30 enero: Beijing

Para sacarme el problema de los billetes de tren de encima, madrugo y vuelvo a la estación de tren a ver si esta vez hay suerte. De nuevo a esperar largas colas a primera hora de la mañana. En estación no hay descanso. “No tickets” son las únicas palabras que tienen para mí. Toca cambiar de estrategia e intentar coger un tren directamente a Xi’an sin parar en Pingyao, pero con la misma suerte: “no tickets”. Solución: reservar un vuelo en Ctrip.com y santas pascuas, así que me alejo de la zona de la estación y esta vez es para no volver.

Igual que la noche anterior, cojo el metro que me lleva hasta Tian’anmen. El día es frío (rondando los -7ºC) pero soleado, algo que se agradece. Para mi sorpresa, no hay aglomeración de turistas así que sin pensarlo más, me decido a visitar la Ciudad Prohibida, en la que vivieron emperadores chinos hasta el la revolución de 1911 con la caída de la dinastía Qing. Realmente impresionante.

Saliendo por la puerta norte de la Ciudad Prohibida, llego al parque Jingshan, desde donde podemos observar una panorámica de toda la ciudad desde la cima de la colina en uno de los cinco pabellones en compañía de una enorme estatua dorada de Buda.

Al oeste de Jingshan, caminando entre un pequeño mercado de frutos secos ubicado en un hutong, llegamos al parque Beihai y la pagoda blanca.

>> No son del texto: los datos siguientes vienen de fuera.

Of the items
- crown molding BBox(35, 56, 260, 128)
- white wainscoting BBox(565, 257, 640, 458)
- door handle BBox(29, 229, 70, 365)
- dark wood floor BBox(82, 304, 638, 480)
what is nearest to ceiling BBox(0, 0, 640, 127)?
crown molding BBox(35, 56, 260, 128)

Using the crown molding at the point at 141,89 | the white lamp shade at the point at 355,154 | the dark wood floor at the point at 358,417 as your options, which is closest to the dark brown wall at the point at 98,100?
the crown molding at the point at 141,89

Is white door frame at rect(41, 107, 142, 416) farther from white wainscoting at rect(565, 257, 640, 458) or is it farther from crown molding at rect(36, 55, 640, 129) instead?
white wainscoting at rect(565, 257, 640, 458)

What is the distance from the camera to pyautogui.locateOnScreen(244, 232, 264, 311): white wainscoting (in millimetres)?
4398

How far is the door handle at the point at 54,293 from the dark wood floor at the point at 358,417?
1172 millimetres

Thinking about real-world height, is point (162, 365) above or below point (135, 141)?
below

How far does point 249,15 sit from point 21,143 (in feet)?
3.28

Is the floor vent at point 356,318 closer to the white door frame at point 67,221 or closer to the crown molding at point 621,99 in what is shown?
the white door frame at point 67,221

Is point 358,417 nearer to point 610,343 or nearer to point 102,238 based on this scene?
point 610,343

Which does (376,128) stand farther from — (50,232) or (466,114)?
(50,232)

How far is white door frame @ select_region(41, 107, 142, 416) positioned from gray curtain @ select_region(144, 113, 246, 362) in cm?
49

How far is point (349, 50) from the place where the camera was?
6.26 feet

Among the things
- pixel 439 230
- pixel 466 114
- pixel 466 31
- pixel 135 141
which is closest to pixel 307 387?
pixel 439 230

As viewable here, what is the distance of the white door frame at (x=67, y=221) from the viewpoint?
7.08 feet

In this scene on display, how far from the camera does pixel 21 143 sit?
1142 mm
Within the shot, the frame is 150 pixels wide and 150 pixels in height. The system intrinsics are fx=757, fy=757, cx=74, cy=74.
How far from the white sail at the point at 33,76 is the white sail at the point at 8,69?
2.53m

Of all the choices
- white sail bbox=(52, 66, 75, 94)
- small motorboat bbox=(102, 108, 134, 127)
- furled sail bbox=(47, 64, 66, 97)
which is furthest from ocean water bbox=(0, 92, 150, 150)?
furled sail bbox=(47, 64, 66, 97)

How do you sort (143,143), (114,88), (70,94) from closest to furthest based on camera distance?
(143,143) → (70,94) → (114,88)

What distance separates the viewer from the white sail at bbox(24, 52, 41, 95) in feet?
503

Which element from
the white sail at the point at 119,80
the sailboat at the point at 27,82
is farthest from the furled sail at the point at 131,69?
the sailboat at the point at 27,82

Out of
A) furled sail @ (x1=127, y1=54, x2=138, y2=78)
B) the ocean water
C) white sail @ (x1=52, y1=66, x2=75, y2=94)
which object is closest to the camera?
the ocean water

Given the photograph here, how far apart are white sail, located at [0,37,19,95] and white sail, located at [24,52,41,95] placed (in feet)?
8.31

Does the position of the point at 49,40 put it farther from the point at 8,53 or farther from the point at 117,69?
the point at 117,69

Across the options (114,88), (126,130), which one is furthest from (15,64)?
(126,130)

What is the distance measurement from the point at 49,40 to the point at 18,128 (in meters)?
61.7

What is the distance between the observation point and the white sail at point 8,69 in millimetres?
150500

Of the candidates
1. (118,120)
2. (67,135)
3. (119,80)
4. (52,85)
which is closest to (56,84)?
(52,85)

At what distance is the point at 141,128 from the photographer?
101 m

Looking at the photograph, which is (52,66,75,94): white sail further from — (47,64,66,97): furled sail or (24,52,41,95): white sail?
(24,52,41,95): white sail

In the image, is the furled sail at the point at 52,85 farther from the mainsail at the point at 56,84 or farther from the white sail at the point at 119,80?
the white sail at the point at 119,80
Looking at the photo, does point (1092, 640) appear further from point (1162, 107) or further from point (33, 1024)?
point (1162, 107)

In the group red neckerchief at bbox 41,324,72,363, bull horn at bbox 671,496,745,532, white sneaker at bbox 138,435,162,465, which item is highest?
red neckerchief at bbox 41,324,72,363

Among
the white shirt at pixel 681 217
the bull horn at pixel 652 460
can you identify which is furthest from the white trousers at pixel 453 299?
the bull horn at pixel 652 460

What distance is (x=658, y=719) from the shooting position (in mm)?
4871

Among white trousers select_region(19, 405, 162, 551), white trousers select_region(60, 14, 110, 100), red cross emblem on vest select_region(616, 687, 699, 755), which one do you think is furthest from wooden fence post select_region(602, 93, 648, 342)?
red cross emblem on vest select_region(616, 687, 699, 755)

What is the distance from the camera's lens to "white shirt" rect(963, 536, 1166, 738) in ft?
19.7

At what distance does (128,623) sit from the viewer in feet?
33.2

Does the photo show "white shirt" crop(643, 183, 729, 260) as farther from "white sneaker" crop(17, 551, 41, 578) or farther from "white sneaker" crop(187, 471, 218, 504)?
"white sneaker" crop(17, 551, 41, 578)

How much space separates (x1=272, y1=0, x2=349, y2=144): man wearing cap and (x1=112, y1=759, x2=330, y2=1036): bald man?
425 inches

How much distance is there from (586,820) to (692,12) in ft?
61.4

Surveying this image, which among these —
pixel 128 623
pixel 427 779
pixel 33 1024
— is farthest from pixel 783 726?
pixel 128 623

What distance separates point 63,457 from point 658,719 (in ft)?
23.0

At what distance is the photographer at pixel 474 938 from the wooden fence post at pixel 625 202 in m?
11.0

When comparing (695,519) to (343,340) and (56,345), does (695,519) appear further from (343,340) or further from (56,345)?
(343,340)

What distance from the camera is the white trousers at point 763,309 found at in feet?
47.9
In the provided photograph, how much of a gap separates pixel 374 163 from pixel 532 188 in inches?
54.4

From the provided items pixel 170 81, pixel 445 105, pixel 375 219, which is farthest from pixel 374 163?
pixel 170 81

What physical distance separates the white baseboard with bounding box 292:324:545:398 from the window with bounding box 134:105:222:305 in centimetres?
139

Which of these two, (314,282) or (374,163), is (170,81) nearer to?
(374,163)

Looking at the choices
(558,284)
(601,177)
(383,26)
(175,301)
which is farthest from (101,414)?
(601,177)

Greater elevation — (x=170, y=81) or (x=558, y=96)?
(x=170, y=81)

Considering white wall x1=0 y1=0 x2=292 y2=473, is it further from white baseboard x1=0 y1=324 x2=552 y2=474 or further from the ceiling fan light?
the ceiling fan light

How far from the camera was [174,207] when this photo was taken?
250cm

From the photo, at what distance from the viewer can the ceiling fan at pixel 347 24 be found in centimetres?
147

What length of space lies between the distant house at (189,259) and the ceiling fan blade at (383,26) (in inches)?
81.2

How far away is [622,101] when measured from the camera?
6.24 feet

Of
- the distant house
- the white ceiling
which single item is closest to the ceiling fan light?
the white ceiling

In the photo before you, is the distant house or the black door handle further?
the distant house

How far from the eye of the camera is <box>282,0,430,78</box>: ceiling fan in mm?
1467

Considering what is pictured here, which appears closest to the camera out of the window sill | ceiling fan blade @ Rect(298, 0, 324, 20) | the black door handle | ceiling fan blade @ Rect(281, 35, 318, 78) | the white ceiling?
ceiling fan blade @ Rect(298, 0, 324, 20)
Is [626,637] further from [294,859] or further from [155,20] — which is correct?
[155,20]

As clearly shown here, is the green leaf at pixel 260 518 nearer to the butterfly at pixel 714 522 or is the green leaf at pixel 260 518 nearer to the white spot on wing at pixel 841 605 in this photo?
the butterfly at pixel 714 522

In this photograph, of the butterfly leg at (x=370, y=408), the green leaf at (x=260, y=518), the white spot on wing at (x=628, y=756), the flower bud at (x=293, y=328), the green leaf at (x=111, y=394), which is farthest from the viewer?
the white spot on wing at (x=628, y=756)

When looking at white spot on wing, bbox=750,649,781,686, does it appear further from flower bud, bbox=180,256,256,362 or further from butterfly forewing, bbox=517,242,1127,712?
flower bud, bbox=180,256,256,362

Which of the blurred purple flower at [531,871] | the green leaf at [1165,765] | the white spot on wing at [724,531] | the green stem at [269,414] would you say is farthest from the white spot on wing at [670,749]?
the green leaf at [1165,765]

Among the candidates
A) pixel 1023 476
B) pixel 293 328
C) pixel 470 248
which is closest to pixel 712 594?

Hay un gran lago que en esta época está completamente helado, y es curioso ver a los niños corriendo por encima de él, o en una especie de trineo empujándose con la ayuda de palos. No seré yo el que me juegue la vida ahí.

Paro a comer en un pequeño local de la zona. De nuevo el problema del idioma, pero para suerte la mía, ya que de las 2 personas que estaban comiendo allí, una es una chica taiwanesa que muy amablemente me ofrece su ayuda y finalmente acabamos compartiendo mesa. Pei es una estudiante de física nuclear que vino a pasar unos días a Beijing aprovechando que su hermana trabaja aquí. Salimos del local después de habernos hinchado a una especie de ramen de tallarines de arroz y unas bolitas de masa de arroz rellenas de carne que estaban buenísimas.

Después de un paseo por las inmediaciones de la Ciudad Prohibida, me despido de ella y continúo con la visita a la plaza de Tian’anmen, esta vez para poder entrar en ella, no sin antes pasar los controles de seguridad de rigor. Sin duda, la plaza más grande que he visto en mi vida. Me quedo sin poder ver el Mausoleo de Mao, en donde se encuentra el cuerpo del antiguo presidente que conservan en una cámara refrigerada y solamente sacan en horas de visita. Evidentemente, mucha gente pone en duda la veracidad de este cuerpo.

Salgo de la plaza ya anocheciendo, pero antes me viene una niña pequeña con su padre preguntándome si se podía hacer una foto conmigo. Quizá sea el primer occidental que ve en su vida, y por supuesto acepto tal honor.

Finalmente, paseito y cena por la zona de Dongzhimen, y a dormir, que de nuevo el frío se apodera de la ciudad y mis piernas ya están cansadas.